Una de las principales ventajas del sistema de libre mercado es que, así como las familias pueden organizarse para elegir qué y cuánto compran, las empresas pueden hacer lo propio para decidir cómo producen los bienes y servicios que luego pondrán a disposición de los consumidores.
Este sistema permite que, siempre que se respete el marco legal, la creatividad de los empresarios para encontrar formas más competitivas y eficientes de producción sea el único límite en la manera que tienen de proveer lo que la sociedad demanda. Las alianzas, intermediaciones, tercerizaciones y demás formas de asociación son entonces el resultado de un proceso que busca mejorar la calidad de los productos, reducir sus costos, ampliar mercados, y, por supuesto, generar más empleo.
Por eso, el reciente fallo de la Cuarta Sala Laboral de la Corte Superior de Justicia (CSJ) de Lima resulta preocupante. Según informó el diario “Gestión”, la corte indicó que las empresas no pueden tercerizar todas sus actividades, sino que la actividad económica principal de la compañía debe ser provista por la misma empresa. Además, dispuso que los empleados de la compañía tercerizadora sean incorporados en la planilla de la compañía contratante.
El fallo es controversial y alarmante en diversos niveles. En primer lugar, no queda del todo claro que se ajuste al marco legal vigente. La Ley de Tercerización Laboral, que regula este tipo de contratos, además de fallos anteriores de la Corte Suprema, apuntan a que las empresas son libres de tercerizar todas sus actividades, sin distinción de si estas son principales o secundarias. Esta es una práctica común en casi todos los países de la región.

—————

TRABAJO REQUERIDO:
**1)** Resume en dos oraciones el texto sobre el fallo de tercerización laboral.
**2)** Escribe la continuación del texto sobre el fallo de tercerización laboral a partir de su última oración.

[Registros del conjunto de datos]
—————

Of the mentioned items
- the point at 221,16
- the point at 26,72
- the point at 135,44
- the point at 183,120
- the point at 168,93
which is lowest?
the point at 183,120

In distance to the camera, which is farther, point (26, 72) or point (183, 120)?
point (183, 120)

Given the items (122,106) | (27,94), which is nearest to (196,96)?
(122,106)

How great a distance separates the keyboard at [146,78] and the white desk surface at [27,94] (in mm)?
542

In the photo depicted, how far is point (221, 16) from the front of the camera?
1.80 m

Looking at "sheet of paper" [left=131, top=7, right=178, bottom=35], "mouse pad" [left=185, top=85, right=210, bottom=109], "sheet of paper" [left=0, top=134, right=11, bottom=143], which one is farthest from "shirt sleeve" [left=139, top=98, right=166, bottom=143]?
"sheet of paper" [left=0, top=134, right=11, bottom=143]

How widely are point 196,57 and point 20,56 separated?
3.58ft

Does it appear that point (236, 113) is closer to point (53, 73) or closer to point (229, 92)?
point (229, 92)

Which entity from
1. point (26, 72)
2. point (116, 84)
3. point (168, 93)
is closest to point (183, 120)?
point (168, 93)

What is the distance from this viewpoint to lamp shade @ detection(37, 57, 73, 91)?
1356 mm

—————

RESULTADOS EN ORDEN:
**1)** El texto sostiene que el libre mercado permite a las empresas decidir cómo producen, y que la tercerización y otras formas de asociación buscan mejorar la calidad, reducir costos, ampliar mercados y generar empleo. Por eso considera preocupante el fallo de la Cuarta Sala Laboral de la Corte Superior de Justicia de Lima, que impide tercerizar la actividad principal y ordena incorporar a los empleados de la tercerizadora en la planilla de la contratante, aunque la Ley de Tercerización Laboral y fallos anteriores de la Corte Suprema apuntan a que las empresas pueden tercerizar todas sus actividades.

**2)**
En segundo lugar, resulta esta una práctica común justamente porque tiene sentido económico. Diferentes empresas tienen equipos y personal con diferentes especializaciones y modos de organización. Prohibir o restringir la libertad de los acuerdos voluntarios entre estas en el ámbito laboral tiene tanto sentido como vetar los acuerdos de alquiler de maquinaria entre empresas o de uso de terreno.
A la fecha, existen más de 265 mil empresas que proveen servicios de intermediación, tercerización laboral o civil a escala nacional, y varios cientos de miles de personas que dependen de esta modalidad de empleo. Las restricciones que alcanzan a estas compañías deben asegurar que no sean empresas fantasmas, que tengan más de un cliente (de lo contrario tendrían una relación de subordinación absoluta) y que no se desarrollen en sectores altamente regulados y sensibles, como el financiero. Cumplidas estas condiciones, no debe haber justificación para impedir que los individuos organicen sus procesos productivos como mejor les parezca dentro del marco legal.
Resulta por lo demás curiosa esta antipatía a la tercerización de la CSJ cuando el propio Estado ha dado pasos, graduales pero correctos, en esta dirección. Basta sino recordar los esfuerzos que se han emprendido desde los ministerios del Interior y de Salud para tercerizar la administración de penales y centros hospitalarios, respectivamente.
Finalmente, y más allá de la adición a los ya onerosos costos laborales que los empresarios peruanos enfrentan, la decisión de la CSJ deja entrever una debilidad aun más profunda del sistema económico nacional. La falta de predictibilidad sobre las decisiones en materia laboral y tributaria del Poder Judicial pone constantemente en riesgo la estabilidad que los empresarios, nacionales y extranjeros, requieren para retomar el impulso de la inversión en el Perú.
Varios miles de empleos formales y productivos –presentes y futuros– se pueden encontrar en riesgo de desaparecer si las modalidades de contratación no están del todo claras y existe incertidumbre sobre lo que el Poder Judicial puede considerar válido. Quizá si este poder del Estado pudiese también tercerizar parte de su labor encontraríamos mejor consistencia en sus fallos.